【デプレシャン特集6】『イスマエルの亡霊たち』デプレシャンが描く監督苦悩もの

イスマエルの亡霊たち(2017)
LES FANTÔMES D’ISMAËL

監督:アルノー・デプレシャン
出演:マチュー・アマルリック、マリオン・コティヤール、シャルロット・ゲンズブール、ルイ・ガレルetc

評価:60点

妹が大学のゼミでデプレシャンについて研究しているので、ブンブンも昨年は苦しみながらデプレシャンに向き合いました。デプレシャンは、情けない男、クズ男の心理的揺らぎを長い長い時間かけて描くのだが、どうもあまり興味が持てなくて毎回苦痛を味わう。クズ男を描くなら、ホン・サンスやジャック・ロジエの作品の方が魅力的に見えます。さて、2017年に東京国際映画祭で彼の新作が公開された。タイトルは『イスマエルの亡霊たち』。東京国際映画祭やアンスティチュフランセでの評判もよかっただけに日本公開を期待していたのだが、なかなか公開目処がつかないので、DVDを購入しました。

『イスマエルの亡霊たち』あらすじ

映画監督のイスラエルは新作映画の脚本を練っていた。そんな中、20年前に行方不明になって死んだと思っていた妻カルロッタが彼の前に現れる。恋人シルビアと新しい人生を歩んでいた彼は、奇妙な三角関係に悩まされていく…

何故亡霊は複数形なのか?

フェデリコ・フェリーニの『8 1/2』、コーエン兄弟の『バートン・フィンク』、レオス・カラックスの『ホーリー・モーターズ』と映画人が映画と向き合う作品は、プロットこそ類似しているものの、それぞれの監督の才能の爆発が観られるため、全く違った世界を堪能できる。アルノー・デプレシャンは、本作で自分の映画史と向き合った作品を放った。本作は、まず最初に疑問が浮かぶ。『イスマエルの亡霊たち(LES FANTÔMES D’ISMAËL)』というタイトルだが、亡霊に相当する人物は突然映画監督の前に現れた女カルロッタしかいないのではないか?と。

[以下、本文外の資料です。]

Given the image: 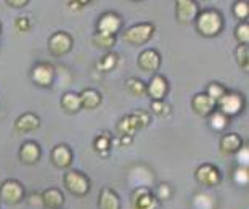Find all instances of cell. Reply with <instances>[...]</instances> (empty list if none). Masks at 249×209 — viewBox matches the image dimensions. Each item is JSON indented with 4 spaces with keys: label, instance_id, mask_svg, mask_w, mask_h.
<instances>
[{
    "label": "cell",
    "instance_id": "cell-1",
    "mask_svg": "<svg viewBox=\"0 0 249 209\" xmlns=\"http://www.w3.org/2000/svg\"><path fill=\"white\" fill-rule=\"evenodd\" d=\"M195 28L199 36L215 37L224 29V16L215 8L199 10V13L195 19Z\"/></svg>",
    "mask_w": 249,
    "mask_h": 209
},
{
    "label": "cell",
    "instance_id": "cell-2",
    "mask_svg": "<svg viewBox=\"0 0 249 209\" xmlns=\"http://www.w3.org/2000/svg\"><path fill=\"white\" fill-rule=\"evenodd\" d=\"M155 24L151 23H139L134 24L130 28H127L123 32V40L125 44H129L132 47H140L145 45L146 42L151 40V37L155 36Z\"/></svg>",
    "mask_w": 249,
    "mask_h": 209
},
{
    "label": "cell",
    "instance_id": "cell-3",
    "mask_svg": "<svg viewBox=\"0 0 249 209\" xmlns=\"http://www.w3.org/2000/svg\"><path fill=\"white\" fill-rule=\"evenodd\" d=\"M63 185L74 196H86L90 191V179L81 171H68L63 175Z\"/></svg>",
    "mask_w": 249,
    "mask_h": 209
},
{
    "label": "cell",
    "instance_id": "cell-4",
    "mask_svg": "<svg viewBox=\"0 0 249 209\" xmlns=\"http://www.w3.org/2000/svg\"><path fill=\"white\" fill-rule=\"evenodd\" d=\"M24 195H26L24 187L18 180L7 179L0 184V201H2L3 205H8V206L19 205V203L24 200Z\"/></svg>",
    "mask_w": 249,
    "mask_h": 209
},
{
    "label": "cell",
    "instance_id": "cell-5",
    "mask_svg": "<svg viewBox=\"0 0 249 209\" xmlns=\"http://www.w3.org/2000/svg\"><path fill=\"white\" fill-rule=\"evenodd\" d=\"M217 106H219V111L222 114H225L227 117L238 116L245 108V96L240 92H229L227 90V94L217 101Z\"/></svg>",
    "mask_w": 249,
    "mask_h": 209
},
{
    "label": "cell",
    "instance_id": "cell-6",
    "mask_svg": "<svg viewBox=\"0 0 249 209\" xmlns=\"http://www.w3.org/2000/svg\"><path fill=\"white\" fill-rule=\"evenodd\" d=\"M195 179L199 185L206 187V189H213V187H217L220 184L222 175H220V171L217 169L214 164L204 163L196 168Z\"/></svg>",
    "mask_w": 249,
    "mask_h": 209
},
{
    "label": "cell",
    "instance_id": "cell-7",
    "mask_svg": "<svg viewBox=\"0 0 249 209\" xmlns=\"http://www.w3.org/2000/svg\"><path fill=\"white\" fill-rule=\"evenodd\" d=\"M130 205L134 209H158L160 201L153 195V191L148 187L142 185L132 191L130 195Z\"/></svg>",
    "mask_w": 249,
    "mask_h": 209
},
{
    "label": "cell",
    "instance_id": "cell-8",
    "mask_svg": "<svg viewBox=\"0 0 249 209\" xmlns=\"http://www.w3.org/2000/svg\"><path fill=\"white\" fill-rule=\"evenodd\" d=\"M72 48V37L65 31H58L49 37V52L55 58L68 55Z\"/></svg>",
    "mask_w": 249,
    "mask_h": 209
},
{
    "label": "cell",
    "instance_id": "cell-9",
    "mask_svg": "<svg viewBox=\"0 0 249 209\" xmlns=\"http://www.w3.org/2000/svg\"><path fill=\"white\" fill-rule=\"evenodd\" d=\"M199 13V5L195 0H177L176 18L180 24H193Z\"/></svg>",
    "mask_w": 249,
    "mask_h": 209
},
{
    "label": "cell",
    "instance_id": "cell-10",
    "mask_svg": "<svg viewBox=\"0 0 249 209\" xmlns=\"http://www.w3.org/2000/svg\"><path fill=\"white\" fill-rule=\"evenodd\" d=\"M31 80L39 87H50L55 80V66L50 63H37L31 71Z\"/></svg>",
    "mask_w": 249,
    "mask_h": 209
},
{
    "label": "cell",
    "instance_id": "cell-11",
    "mask_svg": "<svg viewBox=\"0 0 249 209\" xmlns=\"http://www.w3.org/2000/svg\"><path fill=\"white\" fill-rule=\"evenodd\" d=\"M123 28V18L114 13V12H107L103 13L98 18L97 23V32H102V34H108V36H114Z\"/></svg>",
    "mask_w": 249,
    "mask_h": 209
},
{
    "label": "cell",
    "instance_id": "cell-12",
    "mask_svg": "<svg viewBox=\"0 0 249 209\" xmlns=\"http://www.w3.org/2000/svg\"><path fill=\"white\" fill-rule=\"evenodd\" d=\"M137 66H139L143 73H156L161 66V55L153 48H146L143 50L139 58H137Z\"/></svg>",
    "mask_w": 249,
    "mask_h": 209
},
{
    "label": "cell",
    "instance_id": "cell-13",
    "mask_svg": "<svg viewBox=\"0 0 249 209\" xmlns=\"http://www.w3.org/2000/svg\"><path fill=\"white\" fill-rule=\"evenodd\" d=\"M169 92V82L167 79L161 76V74H155L150 82L146 84V95L150 96L151 101L164 100V96Z\"/></svg>",
    "mask_w": 249,
    "mask_h": 209
},
{
    "label": "cell",
    "instance_id": "cell-14",
    "mask_svg": "<svg viewBox=\"0 0 249 209\" xmlns=\"http://www.w3.org/2000/svg\"><path fill=\"white\" fill-rule=\"evenodd\" d=\"M72 150L68 147L65 143H60L52 150V154H50V159H52V164L55 166L58 169H68L70 166L72 164Z\"/></svg>",
    "mask_w": 249,
    "mask_h": 209
},
{
    "label": "cell",
    "instance_id": "cell-15",
    "mask_svg": "<svg viewBox=\"0 0 249 209\" xmlns=\"http://www.w3.org/2000/svg\"><path fill=\"white\" fill-rule=\"evenodd\" d=\"M40 145L34 142V140H26L23 145L19 147V152H18V158L23 164H28V166H33L36 163H39L40 159Z\"/></svg>",
    "mask_w": 249,
    "mask_h": 209
},
{
    "label": "cell",
    "instance_id": "cell-16",
    "mask_svg": "<svg viewBox=\"0 0 249 209\" xmlns=\"http://www.w3.org/2000/svg\"><path fill=\"white\" fill-rule=\"evenodd\" d=\"M215 108H217V103H215L213 98H209V96L206 95L204 92L203 94H196L193 96V100H192V110L198 116H201V117H209L215 111Z\"/></svg>",
    "mask_w": 249,
    "mask_h": 209
},
{
    "label": "cell",
    "instance_id": "cell-17",
    "mask_svg": "<svg viewBox=\"0 0 249 209\" xmlns=\"http://www.w3.org/2000/svg\"><path fill=\"white\" fill-rule=\"evenodd\" d=\"M40 127V117L34 113H24L15 121V131L18 133H29Z\"/></svg>",
    "mask_w": 249,
    "mask_h": 209
},
{
    "label": "cell",
    "instance_id": "cell-18",
    "mask_svg": "<svg viewBox=\"0 0 249 209\" xmlns=\"http://www.w3.org/2000/svg\"><path fill=\"white\" fill-rule=\"evenodd\" d=\"M243 147V138L238 135L236 132H229V133H224L220 137V142H219V148L220 152L230 156V154H235L238 150Z\"/></svg>",
    "mask_w": 249,
    "mask_h": 209
},
{
    "label": "cell",
    "instance_id": "cell-19",
    "mask_svg": "<svg viewBox=\"0 0 249 209\" xmlns=\"http://www.w3.org/2000/svg\"><path fill=\"white\" fill-rule=\"evenodd\" d=\"M98 209H121V198L114 190L105 189L98 193Z\"/></svg>",
    "mask_w": 249,
    "mask_h": 209
},
{
    "label": "cell",
    "instance_id": "cell-20",
    "mask_svg": "<svg viewBox=\"0 0 249 209\" xmlns=\"http://www.w3.org/2000/svg\"><path fill=\"white\" fill-rule=\"evenodd\" d=\"M40 201L47 209H61L65 206V195L58 189H47L40 195Z\"/></svg>",
    "mask_w": 249,
    "mask_h": 209
},
{
    "label": "cell",
    "instance_id": "cell-21",
    "mask_svg": "<svg viewBox=\"0 0 249 209\" xmlns=\"http://www.w3.org/2000/svg\"><path fill=\"white\" fill-rule=\"evenodd\" d=\"M79 100H81V108L84 110H97L102 105V94L95 89H84L79 94Z\"/></svg>",
    "mask_w": 249,
    "mask_h": 209
},
{
    "label": "cell",
    "instance_id": "cell-22",
    "mask_svg": "<svg viewBox=\"0 0 249 209\" xmlns=\"http://www.w3.org/2000/svg\"><path fill=\"white\" fill-rule=\"evenodd\" d=\"M116 129H118V132L121 133V137H124V135L132 137L137 131H140L142 127L139 124V121L135 119L134 114H127V116H124L123 119L118 122Z\"/></svg>",
    "mask_w": 249,
    "mask_h": 209
},
{
    "label": "cell",
    "instance_id": "cell-23",
    "mask_svg": "<svg viewBox=\"0 0 249 209\" xmlns=\"http://www.w3.org/2000/svg\"><path fill=\"white\" fill-rule=\"evenodd\" d=\"M60 105H61V108L66 113H70V114H74V113L82 110L81 108V100H79V94H76V92L63 94L61 100H60Z\"/></svg>",
    "mask_w": 249,
    "mask_h": 209
},
{
    "label": "cell",
    "instance_id": "cell-24",
    "mask_svg": "<svg viewBox=\"0 0 249 209\" xmlns=\"http://www.w3.org/2000/svg\"><path fill=\"white\" fill-rule=\"evenodd\" d=\"M92 44L98 48H105V50H111L116 45V37L114 36H108V34H102V32H95L92 37Z\"/></svg>",
    "mask_w": 249,
    "mask_h": 209
},
{
    "label": "cell",
    "instance_id": "cell-25",
    "mask_svg": "<svg viewBox=\"0 0 249 209\" xmlns=\"http://www.w3.org/2000/svg\"><path fill=\"white\" fill-rule=\"evenodd\" d=\"M193 208L195 209H215L214 196L208 193H196L193 196Z\"/></svg>",
    "mask_w": 249,
    "mask_h": 209
},
{
    "label": "cell",
    "instance_id": "cell-26",
    "mask_svg": "<svg viewBox=\"0 0 249 209\" xmlns=\"http://www.w3.org/2000/svg\"><path fill=\"white\" fill-rule=\"evenodd\" d=\"M109 147H111V137L108 132H103L95 138L93 142V148L100 156H107L108 152H109Z\"/></svg>",
    "mask_w": 249,
    "mask_h": 209
},
{
    "label": "cell",
    "instance_id": "cell-27",
    "mask_svg": "<svg viewBox=\"0 0 249 209\" xmlns=\"http://www.w3.org/2000/svg\"><path fill=\"white\" fill-rule=\"evenodd\" d=\"M229 121H230V117L222 114L219 110H215L213 114L209 116V126L217 132H222L224 129H227V126H229Z\"/></svg>",
    "mask_w": 249,
    "mask_h": 209
},
{
    "label": "cell",
    "instance_id": "cell-28",
    "mask_svg": "<svg viewBox=\"0 0 249 209\" xmlns=\"http://www.w3.org/2000/svg\"><path fill=\"white\" fill-rule=\"evenodd\" d=\"M119 61V57L118 53H113V52H108L107 55H105L102 60L97 63V69L102 73H109L111 69H113L116 64Z\"/></svg>",
    "mask_w": 249,
    "mask_h": 209
},
{
    "label": "cell",
    "instance_id": "cell-29",
    "mask_svg": "<svg viewBox=\"0 0 249 209\" xmlns=\"http://www.w3.org/2000/svg\"><path fill=\"white\" fill-rule=\"evenodd\" d=\"M125 89L127 92L135 95V96H140L143 94H146V84L143 82L142 79H137V77H130L125 80Z\"/></svg>",
    "mask_w": 249,
    "mask_h": 209
},
{
    "label": "cell",
    "instance_id": "cell-30",
    "mask_svg": "<svg viewBox=\"0 0 249 209\" xmlns=\"http://www.w3.org/2000/svg\"><path fill=\"white\" fill-rule=\"evenodd\" d=\"M231 12H233V16H235L236 19H240V23H243L249 16V3L245 2V0H238V2L233 3Z\"/></svg>",
    "mask_w": 249,
    "mask_h": 209
},
{
    "label": "cell",
    "instance_id": "cell-31",
    "mask_svg": "<svg viewBox=\"0 0 249 209\" xmlns=\"http://www.w3.org/2000/svg\"><path fill=\"white\" fill-rule=\"evenodd\" d=\"M206 95L209 96V98H213L215 103L219 101L222 96H224L225 94H227V89H225V85H222V84H219V82H211L209 85H208V89H206V92H204Z\"/></svg>",
    "mask_w": 249,
    "mask_h": 209
},
{
    "label": "cell",
    "instance_id": "cell-32",
    "mask_svg": "<svg viewBox=\"0 0 249 209\" xmlns=\"http://www.w3.org/2000/svg\"><path fill=\"white\" fill-rule=\"evenodd\" d=\"M235 39L238 40V44L240 45L249 44V24L246 23V21L238 23V26L235 28Z\"/></svg>",
    "mask_w": 249,
    "mask_h": 209
},
{
    "label": "cell",
    "instance_id": "cell-33",
    "mask_svg": "<svg viewBox=\"0 0 249 209\" xmlns=\"http://www.w3.org/2000/svg\"><path fill=\"white\" fill-rule=\"evenodd\" d=\"M235 58L238 66L243 69L249 68V47L248 45H238L235 50Z\"/></svg>",
    "mask_w": 249,
    "mask_h": 209
},
{
    "label": "cell",
    "instance_id": "cell-34",
    "mask_svg": "<svg viewBox=\"0 0 249 209\" xmlns=\"http://www.w3.org/2000/svg\"><path fill=\"white\" fill-rule=\"evenodd\" d=\"M233 182L240 187H248L249 184V169L243 166H236L233 171Z\"/></svg>",
    "mask_w": 249,
    "mask_h": 209
},
{
    "label": "cell",
    "instance_id": "cell-35",
    "mask_svg": "<svg viewBox=\"0 0 249 209\" xmlns=\"http://www.w3.org/2000/svg\"><path fill=\"white\" fill-rule=\"evenodd\" d=\"M151 111L155 113L156 116H167L169 113H171V105L166 103L164 100L151 101Z\"/></svg>",
    "mask_w": 249,
    "mask_h": 209
},
{
    "label": "cell",
    "instance_id": "cell-36",
    "mask_svg": "<svg viewBox=\"0 0 249 209\" xmlns=\"http://www.w3.org/2000/svg\"><path fill=\"white\" fill-rule=\"evenodd\" d=\"M235 154H236L238 166L248 168V163H249V147H248V143H243V147L238 150Z\"/></svg>",
    "mask_w": 249,
    "mask_h": 209
},
{
    "label": "cell",
    "instance_id": "cell-37",
    "mask_svg": "<svg viewBox=\"0 0 249 209\" xmlns=\"http://www.w3.org/2000/svg\"><path fill=\"white\" fill-rule=\"evenodd\" d=\"M153 195L156 196V200L158 201H164V200H169L172 195V190H171V185H167V184H161V185H158V189L156 191L153 193Z\"/></svg>",
    "mask_w": 249,
    "mask_h": 209
},
{
    "label": "cell",
    "instance_id": "cell-38",
    "mask_svg": "<svg viewBox=\"0 0 249 209\" xmlns=\"http://www.w3.org/2000/svg\"><path fill=\"white\" fill-rule=\"evenodd\" d=\"M132 114L135 116V119L139 121V124L140 127H146L148 124H150V121H151V116H150V113H146V111H143V110H135Z\"/></svg>",
    "mask_w": 249,
    "mask_h": 209
},
{
    "label": "cell",
    "instance_id": "cell-39",
    "mask_svg": "<svg viewBox=\"0 0 249 209\" xmlns=\"http://www.w3.org/2000/svg\"><path fill=\"white\" fill-rule=\"evenodd\" d=\"M15 28H17L19 32H28L31 29V23H29V18L28 16H19L15 21Z\"/></svg>",
    "mask_w": 249,
    "mask_h": 209
},
{
    "label": "cell",
    "instance_id": "cell-40",
    "mask_svg": "<svg viewBox=\"0 0 249 209\" xmlns=\"http://www.w3.org/2000/svg\"><path fill=\"white\" fill-rule=\"evenodd\" d=\"M5 3H7L8 7H12V8H21V7H26L29 2H28V0H7Z\"/></svg>",
    "mask_w": 249,
    "mask_h": 209
},
{
    "label": "cell",
    "instance_id": "cell-41",
    "mask_svg": "<svg viewBox=\"0 0 249 209\" xmlns=\"http://www.w3.org/2000/svg\"><path fill=\"white\" fill-rule=\"evenodd\" d=\"M71 10H79L82 8V5H89V2H68Z\"/></svg>",
    "mask_w": 249,
    "mask_h": 209
},
{
    "label": "cell",
    "instance_id": "cell-42",
    "mask_svg": "<svg viewBox=\"0 0 249 209\" xmlns=\"http://www.w3.org/2000/svg\"><path fill=\"white\" fill-rule=\"evenodd\" d=\"M130 143H132V137L129 135L121 137V145H123V147H127V145H130Z\"/></svg>",
    "mask_w": 249,
    "mask_h": 209
},
{
    "label": "cell",
    "instance_id": "cell-43",
    "mask_svg": "<svg viewBox=\"0 0 249 209\" xmlns=\"http://www.w3.org/2000/svg\"><path fill=\"white\" fill-rule=\"evenodd\" d=\"M0 34H2V23H0Z\"/></svg>",
    "mask_w": 249,
    "mask_h": 209
}]
</instances>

しかしながら、本作を観ていくとなるほどと頷く。本作には3つの亡霊がいたのだ。まず最初に、死んだはずの女カルロッタ。実態のない《死》という状態から実態を宿って彼の元に現れます。二人目の亡霊は、シャルロット・ゲンズブール扮する今カノ・シルヴィア。彼女はイスマエルの恋人だが、カルロッタが実態を持っていくにつれ、幽霊のように彼の元から消えようとするのだ。そして3つ目は、イスマエルが書く脚本の世界。実態のない、未来にできるであろう作品だ。

そしてこの作品では、イスマエルが次々と目の前に現れては消えていくこれらの亡霊に翻弄され、発狂しそうになりながらもなんとか映画を完成させていく様が描かれていきます。

もう、お気づきだろうか?そうです。この作品はデプレシャンなりのスタイルで『8 1/2』をやってみせた作品なのである。デプレシャンは、長い時間かけてじっくり人間を描いていく。イスマエルを役を演じるマチュー・アマルリックのコミカルさが、男の情けなさ、クズさを面白おかしく描いていく。

女性は、激しく真剣に男を取り合う。シルヴィアは、浜辺でカルロッタで「私の人生をめちゃくちゃにしたいの?」とキレる。それに対して、一切動じず「私は彼と結婚していたのよ」と言う。そういった抗争を、よそにどうしよう、どうしようと思い悩み、事もあろうか肉欲でもって問題を解決しようとする。それが、映画内の脚本を進行させる。

正直、『魂を救え!』のセルフパロディともいえる劇中劇が物語としっかり結びついているように見えず、ノイズになってしまったので、そこまでノレなかったのですが、デプレシャン映画としてはそこそこ楽しめました。ひょっとして、デプレシャンはガチでスパイものをやってみたいのかな?だったら次回作は、真剣にスパイものをやってほしい。